## MATERIAL SHOWN
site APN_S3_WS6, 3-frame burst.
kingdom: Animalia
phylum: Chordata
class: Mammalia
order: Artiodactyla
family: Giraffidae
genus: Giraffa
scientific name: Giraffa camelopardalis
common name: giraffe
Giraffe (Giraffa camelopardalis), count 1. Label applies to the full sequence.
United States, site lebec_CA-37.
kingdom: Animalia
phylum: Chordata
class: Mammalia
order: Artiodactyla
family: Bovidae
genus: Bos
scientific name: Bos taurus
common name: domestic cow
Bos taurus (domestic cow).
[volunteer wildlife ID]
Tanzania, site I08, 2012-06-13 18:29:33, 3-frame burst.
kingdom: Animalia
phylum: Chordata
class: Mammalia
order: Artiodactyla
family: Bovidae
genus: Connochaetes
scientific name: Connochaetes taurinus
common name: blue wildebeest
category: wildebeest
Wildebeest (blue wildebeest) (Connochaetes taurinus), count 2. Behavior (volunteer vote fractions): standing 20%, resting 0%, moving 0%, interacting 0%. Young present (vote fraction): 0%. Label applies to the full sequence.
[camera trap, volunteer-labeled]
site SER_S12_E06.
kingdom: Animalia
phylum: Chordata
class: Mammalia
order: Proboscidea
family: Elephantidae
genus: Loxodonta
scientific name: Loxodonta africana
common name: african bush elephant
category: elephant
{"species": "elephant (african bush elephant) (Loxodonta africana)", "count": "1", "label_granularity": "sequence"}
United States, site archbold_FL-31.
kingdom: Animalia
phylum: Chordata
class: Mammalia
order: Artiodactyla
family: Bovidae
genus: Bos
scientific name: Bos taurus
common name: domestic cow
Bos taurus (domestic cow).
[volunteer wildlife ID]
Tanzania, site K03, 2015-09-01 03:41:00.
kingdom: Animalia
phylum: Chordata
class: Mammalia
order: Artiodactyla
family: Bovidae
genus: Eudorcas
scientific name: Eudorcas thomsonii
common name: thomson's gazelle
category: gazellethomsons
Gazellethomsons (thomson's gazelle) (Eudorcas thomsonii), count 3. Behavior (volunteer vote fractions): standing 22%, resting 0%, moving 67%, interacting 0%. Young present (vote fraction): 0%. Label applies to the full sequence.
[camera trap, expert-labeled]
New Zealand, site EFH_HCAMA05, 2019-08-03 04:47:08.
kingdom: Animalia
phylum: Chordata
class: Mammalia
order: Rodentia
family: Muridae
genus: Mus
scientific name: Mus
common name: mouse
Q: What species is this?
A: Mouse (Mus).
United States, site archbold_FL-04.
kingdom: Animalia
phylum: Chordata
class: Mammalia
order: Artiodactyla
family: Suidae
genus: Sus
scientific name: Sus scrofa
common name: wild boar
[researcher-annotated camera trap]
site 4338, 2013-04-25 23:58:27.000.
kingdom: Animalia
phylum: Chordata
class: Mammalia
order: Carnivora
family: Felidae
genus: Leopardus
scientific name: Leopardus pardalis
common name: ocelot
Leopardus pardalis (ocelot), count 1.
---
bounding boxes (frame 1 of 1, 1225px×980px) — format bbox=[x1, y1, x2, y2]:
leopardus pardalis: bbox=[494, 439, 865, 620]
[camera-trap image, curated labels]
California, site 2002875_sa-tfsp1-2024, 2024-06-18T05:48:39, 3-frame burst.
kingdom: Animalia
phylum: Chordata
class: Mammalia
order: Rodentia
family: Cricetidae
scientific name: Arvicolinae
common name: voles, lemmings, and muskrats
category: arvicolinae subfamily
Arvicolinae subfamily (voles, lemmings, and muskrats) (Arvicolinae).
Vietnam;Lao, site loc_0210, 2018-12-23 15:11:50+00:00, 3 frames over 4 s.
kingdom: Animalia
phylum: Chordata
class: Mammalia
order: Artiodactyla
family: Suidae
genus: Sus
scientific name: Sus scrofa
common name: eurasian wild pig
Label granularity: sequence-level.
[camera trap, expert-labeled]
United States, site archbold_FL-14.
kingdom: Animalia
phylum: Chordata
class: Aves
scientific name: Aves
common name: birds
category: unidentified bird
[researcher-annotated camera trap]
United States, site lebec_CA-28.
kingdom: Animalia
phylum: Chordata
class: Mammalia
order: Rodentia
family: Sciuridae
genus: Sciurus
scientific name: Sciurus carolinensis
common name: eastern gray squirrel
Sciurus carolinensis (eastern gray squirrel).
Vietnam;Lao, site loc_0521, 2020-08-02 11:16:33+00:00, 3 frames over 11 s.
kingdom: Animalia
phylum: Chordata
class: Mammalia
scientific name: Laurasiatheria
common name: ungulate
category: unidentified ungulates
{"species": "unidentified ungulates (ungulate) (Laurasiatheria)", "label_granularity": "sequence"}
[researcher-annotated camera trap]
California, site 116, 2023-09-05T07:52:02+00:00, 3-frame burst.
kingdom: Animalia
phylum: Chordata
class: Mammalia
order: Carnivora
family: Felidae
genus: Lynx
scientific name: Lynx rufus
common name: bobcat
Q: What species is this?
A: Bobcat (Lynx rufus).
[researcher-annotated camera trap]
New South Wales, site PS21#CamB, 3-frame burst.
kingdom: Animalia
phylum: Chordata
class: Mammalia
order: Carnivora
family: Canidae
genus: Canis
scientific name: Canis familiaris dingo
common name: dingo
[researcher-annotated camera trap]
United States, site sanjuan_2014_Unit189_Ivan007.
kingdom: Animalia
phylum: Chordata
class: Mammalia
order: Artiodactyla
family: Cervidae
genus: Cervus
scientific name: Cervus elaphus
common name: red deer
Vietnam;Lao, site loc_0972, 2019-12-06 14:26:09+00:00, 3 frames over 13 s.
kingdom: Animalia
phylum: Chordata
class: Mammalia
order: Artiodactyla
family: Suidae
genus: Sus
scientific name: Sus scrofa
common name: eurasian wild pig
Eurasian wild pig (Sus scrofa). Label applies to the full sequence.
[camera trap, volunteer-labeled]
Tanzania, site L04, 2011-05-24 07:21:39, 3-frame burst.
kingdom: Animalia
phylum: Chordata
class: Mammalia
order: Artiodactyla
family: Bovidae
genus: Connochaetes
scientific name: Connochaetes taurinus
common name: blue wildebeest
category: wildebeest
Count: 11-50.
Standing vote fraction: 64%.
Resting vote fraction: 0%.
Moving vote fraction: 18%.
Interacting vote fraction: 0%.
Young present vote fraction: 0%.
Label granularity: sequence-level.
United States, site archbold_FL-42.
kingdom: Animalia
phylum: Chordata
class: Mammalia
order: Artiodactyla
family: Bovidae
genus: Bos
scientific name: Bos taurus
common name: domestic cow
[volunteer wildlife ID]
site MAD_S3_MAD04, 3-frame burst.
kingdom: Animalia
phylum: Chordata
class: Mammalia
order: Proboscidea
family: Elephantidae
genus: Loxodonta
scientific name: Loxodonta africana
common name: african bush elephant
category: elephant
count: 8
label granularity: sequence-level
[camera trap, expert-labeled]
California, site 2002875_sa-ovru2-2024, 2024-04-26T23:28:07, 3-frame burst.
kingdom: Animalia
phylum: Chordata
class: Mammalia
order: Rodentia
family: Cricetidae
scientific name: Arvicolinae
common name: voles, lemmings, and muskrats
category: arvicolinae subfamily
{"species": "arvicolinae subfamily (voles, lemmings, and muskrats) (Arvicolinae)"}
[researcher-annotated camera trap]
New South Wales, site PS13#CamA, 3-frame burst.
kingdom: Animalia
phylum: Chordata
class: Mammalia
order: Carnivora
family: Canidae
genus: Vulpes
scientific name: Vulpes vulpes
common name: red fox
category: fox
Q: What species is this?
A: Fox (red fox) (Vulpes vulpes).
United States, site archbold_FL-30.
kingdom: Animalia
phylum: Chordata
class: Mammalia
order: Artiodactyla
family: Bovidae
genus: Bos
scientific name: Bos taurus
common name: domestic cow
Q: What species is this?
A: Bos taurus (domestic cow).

## EXERCISE INSTRUCTIONS
Report each line of the data that includes the string "unidentified".

## TASK ANSWER
category: unidentified bird
category: unidentified ungulates
{"species": "unidentified ungulates (ungulate) (Laurasiatheria)", "label_granularity": "sequence"}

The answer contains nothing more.